He was actually eating a Big Kahuna burger here but you know what I’m saying…you can’t get a quarter pounder in Amsterdam, they don’t even know WTF that is. They put mayonnaise on french fries!


----------



## Southern Drawl (Aug 25, 2020)

For line I think its hard to beat the Sufix 832 One of the 8 strands is Gore and helps it shead water, avoid wind knots and stay soft. The color fades quick but that doesn't effect the performance.


----------



## Smackdaddy53 (Dec 31, 2012)

Southern Drawl said:


> For line I think its hard to beat the Sufix 832 One of the 8 strands is Gore and helps it shead water, avoid wind knots and stay soft. The color fades quick but that doesn't effect the performance.

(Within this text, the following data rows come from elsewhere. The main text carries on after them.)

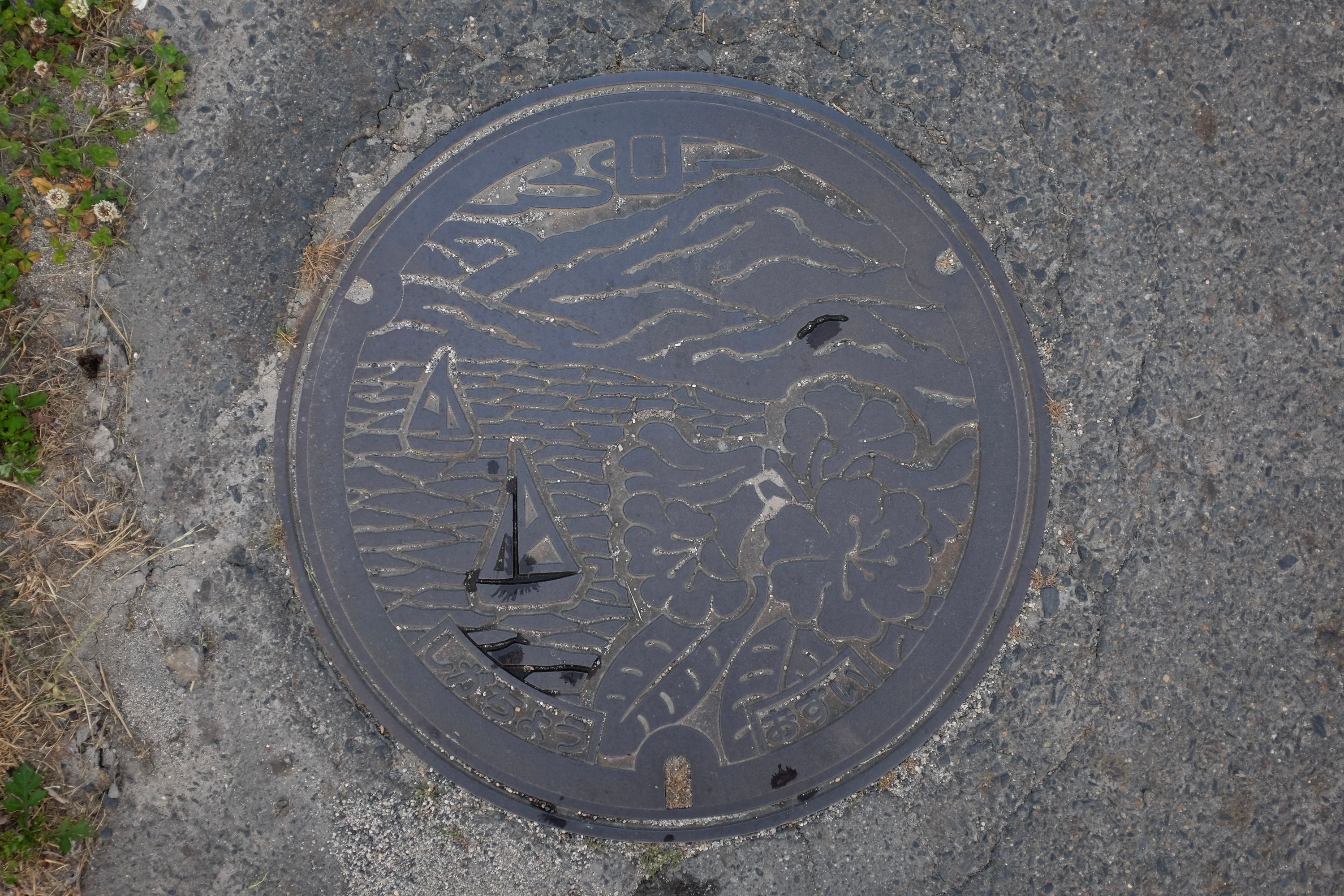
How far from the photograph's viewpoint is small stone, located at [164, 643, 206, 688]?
2168 mm

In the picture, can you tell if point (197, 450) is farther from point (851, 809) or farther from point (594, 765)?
point (851, 809)

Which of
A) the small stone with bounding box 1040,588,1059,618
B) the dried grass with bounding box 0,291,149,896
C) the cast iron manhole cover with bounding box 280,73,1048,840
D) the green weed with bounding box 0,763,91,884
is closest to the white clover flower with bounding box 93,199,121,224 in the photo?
the dried grass with bounding box 0,291,149,896

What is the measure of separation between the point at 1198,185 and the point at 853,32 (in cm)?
112

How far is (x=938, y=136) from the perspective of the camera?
7.63 feet

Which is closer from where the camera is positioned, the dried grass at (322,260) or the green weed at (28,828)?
the green weed at (28,828)

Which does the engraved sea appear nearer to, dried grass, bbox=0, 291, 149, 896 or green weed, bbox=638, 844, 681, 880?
green weed, bbox=638, 844, 681, 880

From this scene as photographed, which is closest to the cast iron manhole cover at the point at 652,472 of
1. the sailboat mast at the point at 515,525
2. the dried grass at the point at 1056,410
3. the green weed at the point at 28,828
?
the sailboat mast at the point at 515,525

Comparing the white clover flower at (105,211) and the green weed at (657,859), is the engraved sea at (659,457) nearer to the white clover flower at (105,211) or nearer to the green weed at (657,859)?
the green weed at (657,859)

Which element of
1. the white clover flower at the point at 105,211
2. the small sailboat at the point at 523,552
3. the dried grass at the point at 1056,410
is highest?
the white clover flower at the point at 105,211

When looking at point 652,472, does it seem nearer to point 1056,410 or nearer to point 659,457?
point 659,457

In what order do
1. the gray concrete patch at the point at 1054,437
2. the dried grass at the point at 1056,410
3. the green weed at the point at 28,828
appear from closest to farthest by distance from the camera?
the green weed at the point at 28,828, the gray concrete patch at the point at 1054,437, the dried grass at the point at 1056,410

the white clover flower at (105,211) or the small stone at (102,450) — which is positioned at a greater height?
the white clover flower at (105,211)

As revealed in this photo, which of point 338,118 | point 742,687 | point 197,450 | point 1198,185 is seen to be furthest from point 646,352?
point 1198,185

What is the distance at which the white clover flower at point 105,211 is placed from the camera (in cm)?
221
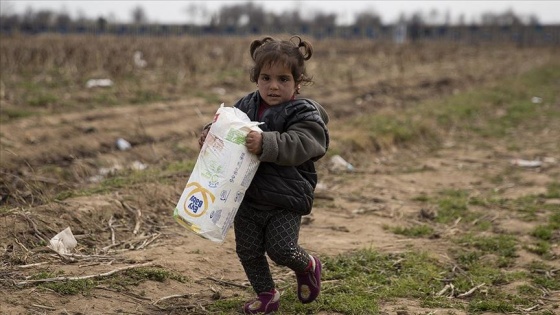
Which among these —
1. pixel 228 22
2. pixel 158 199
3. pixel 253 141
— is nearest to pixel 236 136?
pixel 253 141

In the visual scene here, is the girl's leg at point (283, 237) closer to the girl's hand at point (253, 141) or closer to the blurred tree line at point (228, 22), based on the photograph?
the girl's hand at point (253, 141)

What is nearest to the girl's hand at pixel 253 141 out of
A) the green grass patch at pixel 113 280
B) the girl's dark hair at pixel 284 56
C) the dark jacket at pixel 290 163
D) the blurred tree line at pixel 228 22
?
the dark jacket at pixel 290 163

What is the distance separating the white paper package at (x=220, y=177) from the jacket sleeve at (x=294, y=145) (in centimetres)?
9

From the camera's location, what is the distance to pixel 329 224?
6195 millimetres

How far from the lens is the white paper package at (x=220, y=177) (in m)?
3.55

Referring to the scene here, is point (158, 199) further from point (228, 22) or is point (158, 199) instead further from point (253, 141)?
point (228, 22)

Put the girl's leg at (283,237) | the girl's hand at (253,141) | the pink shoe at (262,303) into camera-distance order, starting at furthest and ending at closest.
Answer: the pink shoe at (262,303)
the girl's leg at (283,237)
the girl's hand at (253,141)

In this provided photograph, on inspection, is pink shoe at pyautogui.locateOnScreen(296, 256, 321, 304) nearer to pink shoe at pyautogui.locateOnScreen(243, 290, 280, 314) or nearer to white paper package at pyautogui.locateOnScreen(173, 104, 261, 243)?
pink shoe at pyautogui.locateOnScreen(243, 290, 280, 314)

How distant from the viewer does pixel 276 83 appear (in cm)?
369

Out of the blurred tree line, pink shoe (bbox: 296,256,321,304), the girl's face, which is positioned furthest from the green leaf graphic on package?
the blurred tree line

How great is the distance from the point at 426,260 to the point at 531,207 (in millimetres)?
2143

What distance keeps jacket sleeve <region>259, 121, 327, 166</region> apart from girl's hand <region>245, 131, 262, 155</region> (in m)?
0.02

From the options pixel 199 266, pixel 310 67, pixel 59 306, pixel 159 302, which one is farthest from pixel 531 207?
pixel 310 67

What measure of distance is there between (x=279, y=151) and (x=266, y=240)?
1.77 feet
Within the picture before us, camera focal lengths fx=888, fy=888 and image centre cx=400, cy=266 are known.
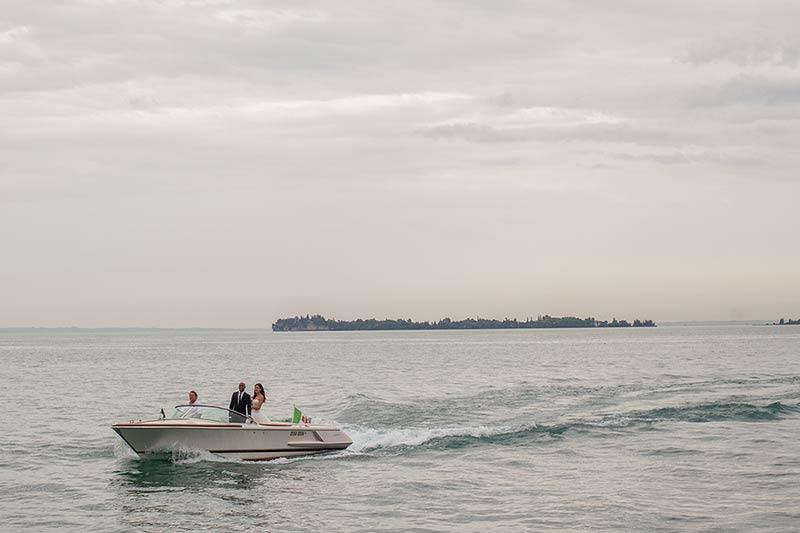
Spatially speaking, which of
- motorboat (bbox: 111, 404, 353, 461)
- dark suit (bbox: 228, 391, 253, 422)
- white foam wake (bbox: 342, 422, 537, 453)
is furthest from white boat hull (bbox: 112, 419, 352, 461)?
white foam wake (bbox: 342, 422, 537, 453)

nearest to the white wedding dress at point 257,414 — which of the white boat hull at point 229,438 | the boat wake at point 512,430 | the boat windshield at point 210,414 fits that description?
the white boat hull at point 229,438

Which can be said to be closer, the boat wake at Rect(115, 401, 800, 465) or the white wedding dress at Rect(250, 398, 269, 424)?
the white wedding dress at Rect(250, 398, 269, 424)

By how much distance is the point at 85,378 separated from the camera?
74250mm

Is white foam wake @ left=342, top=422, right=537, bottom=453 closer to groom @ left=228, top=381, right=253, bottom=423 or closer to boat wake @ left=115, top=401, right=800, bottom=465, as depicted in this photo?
boat wake @ left=115, top=401, right=800, bottom=465

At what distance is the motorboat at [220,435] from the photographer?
91.1 ft

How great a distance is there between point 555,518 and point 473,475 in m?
5.65

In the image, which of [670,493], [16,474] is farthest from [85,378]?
[670,493]

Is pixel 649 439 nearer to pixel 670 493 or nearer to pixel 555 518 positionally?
pixel 670 493

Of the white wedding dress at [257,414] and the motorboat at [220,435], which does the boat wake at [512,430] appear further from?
the white wedding dress at [257,414]

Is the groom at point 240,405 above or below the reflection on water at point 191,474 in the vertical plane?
above

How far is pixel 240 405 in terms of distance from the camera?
29.0m

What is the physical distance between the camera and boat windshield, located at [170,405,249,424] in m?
28.4

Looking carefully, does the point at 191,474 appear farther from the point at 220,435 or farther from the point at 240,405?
the point at 240,405

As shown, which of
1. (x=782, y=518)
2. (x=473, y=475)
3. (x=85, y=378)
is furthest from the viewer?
(x=85, y=378)
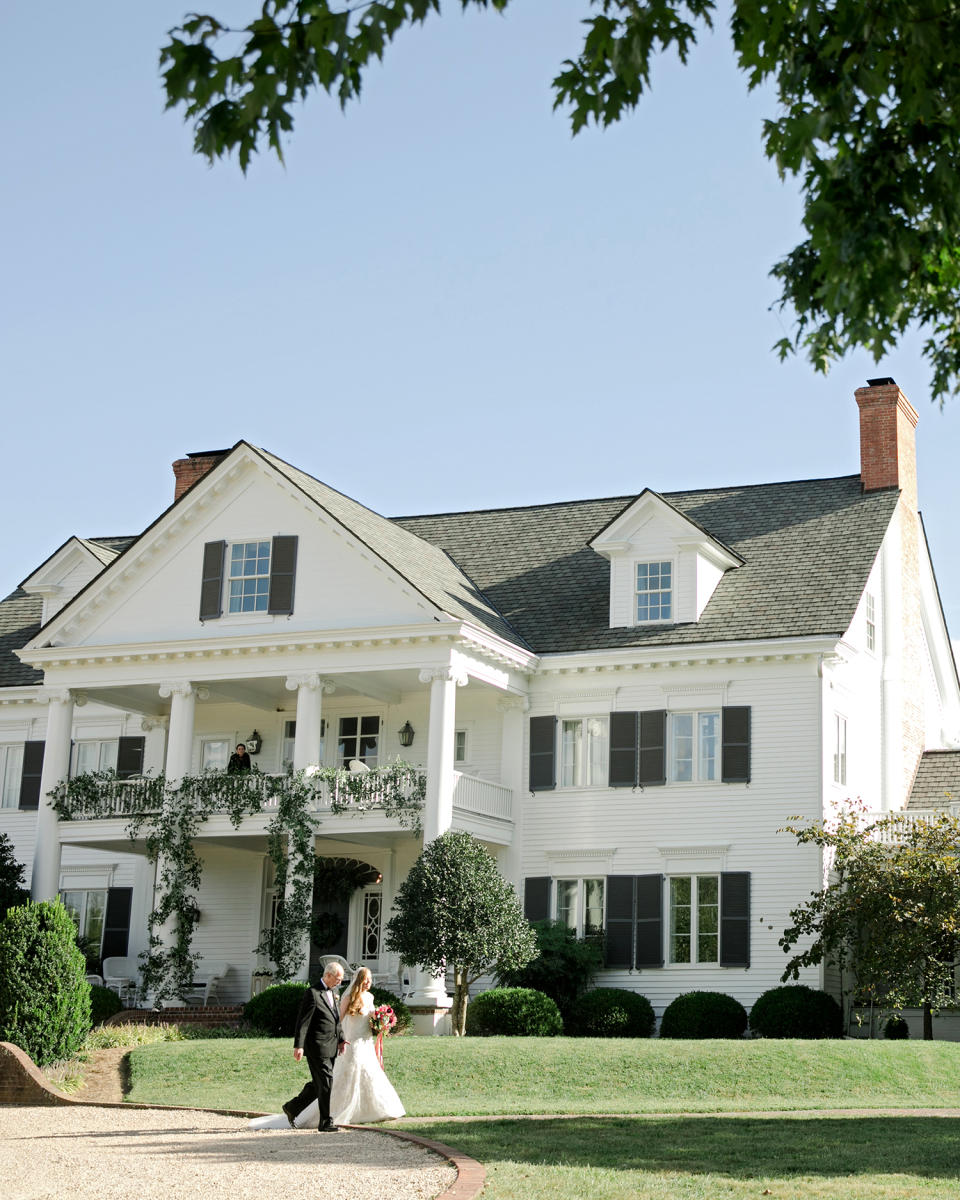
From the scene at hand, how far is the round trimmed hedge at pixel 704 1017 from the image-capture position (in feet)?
91.7

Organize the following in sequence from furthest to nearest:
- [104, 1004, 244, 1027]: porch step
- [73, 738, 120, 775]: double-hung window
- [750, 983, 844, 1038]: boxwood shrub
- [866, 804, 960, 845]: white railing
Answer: [73, 738, 120, 775]: double-hung window, [866, 804, 960, 845]: white railing, [104, 1004, 244, 1027]: porch step, [750, 983, 844, 1038]: boxwood shrub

Sufix 832 and Diawa J Braid 8 are great. 4 strand braid is a thing of the past. It’s way too loud.


----------



## Silent Drifter (Apr 29, 2021)

^^^^What ????


----------



## permitchaser (Aug 26, 2013)

Silent Drifter said:


> Kinda funny topic ,cause ive got prolly 35 rods and i really like everyone for their intended purpose....but im a ugly stix guy , my ultra lights are as fun and sporting as it can get at 4'-6" love them so much i have two for active duty and two in reserve ,that i found on ebay cause they dont make the ones i like anymore....also have the medium heavy stix for drum and tarpon ,and the long spinner rods several sizes for just about anything....i love the clear sensitive tip i can see a sheep head move my fiddler 😏 ....rods improve over time theres many that are lighter in hand than some of mine ,but they have created memories for me and i continue to use them ,😘 my advice is go out pick you up one rod and reel combo for your favorite fish and try it again ,you got to rekindle that relation ship 😁 catching fish also helps LOL


I love Ugly Stix. My grandsons have a nack of breaking tips


----------



## Silent Drifter (Apr 29, 2021)

Yes i fell in love with them after having two penn sticks breaking off 6 inches below the tip drum fishing pieces of junk ,ugly has never failed me i also have their tiger rods same great performance!


----------



## Silent Drifter (Apr 29, 2021)

This is just 1/2 my collection LOL


----------



## The Fin (Sep 28, 2021)

Warbeast said:


> Hm.
> So you mean a softer weight flyrod or a more bendy rod in General?


Try an Echo “Bad Ass Glass” fly rod! Soft rod that you can actually feel load as you cast and as a bonus, indestructible!


----------



## Mike Haydon (Dec 19, 2019)

I love a penn real I have fierce3's for the kids and wife and I use conflict2's with the carbon fiber handle. Lews rods with winn grips. Have all older Blair Wiggins inshore rods. St.croix rods if you have the money. Use these setups for everything.


----------



## Smackdaddy53 (Dec 31, 2012)

Silent Drifter said:


> ^^^^What ????


It took me a second to remember you’re deaf. 4 strand causes too much vibration, you can feel it!


----------